Material shown:
◆ ◆ ◆ ◆

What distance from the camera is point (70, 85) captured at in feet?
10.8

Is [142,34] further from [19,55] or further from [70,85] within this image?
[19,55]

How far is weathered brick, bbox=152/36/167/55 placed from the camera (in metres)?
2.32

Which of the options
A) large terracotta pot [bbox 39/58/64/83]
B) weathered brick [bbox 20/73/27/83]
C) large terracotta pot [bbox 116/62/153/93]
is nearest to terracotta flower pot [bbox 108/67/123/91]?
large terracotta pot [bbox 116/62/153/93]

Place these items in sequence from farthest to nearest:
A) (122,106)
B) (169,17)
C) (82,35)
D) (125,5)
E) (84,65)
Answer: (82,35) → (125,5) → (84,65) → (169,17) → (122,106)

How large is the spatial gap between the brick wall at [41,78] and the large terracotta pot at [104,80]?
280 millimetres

◆ ◆ ◆ ◆

What you will do: Rewrite all of the entries above as a JSON list of strings, with one string for each line and the blank lines left out.

Solution to the exercise:
[
  "What distance from the camera is point (70, 85) captured at in feet?",
  "10.8",
  "Is [142,34] further from [19,55] or further from [70,85] within this image?",
  "[19,55]",
  "How far is weathered brick, bbox=152/36/167/55 placed from the camera (in metres)?",
  "2.32",
  "Which of the options",
  "A) large terracotta pot [bbox 39/58/64/83]",
  "B) weathered brick [bbox 20/73/27/83]",
  "C) large terracotta pot [bbox 116/62/153/93]",
  "is nearest to terracotta flower pot [bbox 108/67/123/91]?",
  "large terracotta pot [bbox 116/62/153/93]",
  "Place these items in sequence from farthest to nearest:",
  "A) (122,106)",
  "B) (169,17)",
  "C) (82,35)",
  "D) (125,5)",
  "E) (84,65)",
  "Answer: (82,35) → (125,5) → (84,65) → (169,17) → (122,106)",
  "How large is the spatial gap between the brick wall at [41,78] and the large terracotta pot at [104,80]?",
  "280 millimetres"
]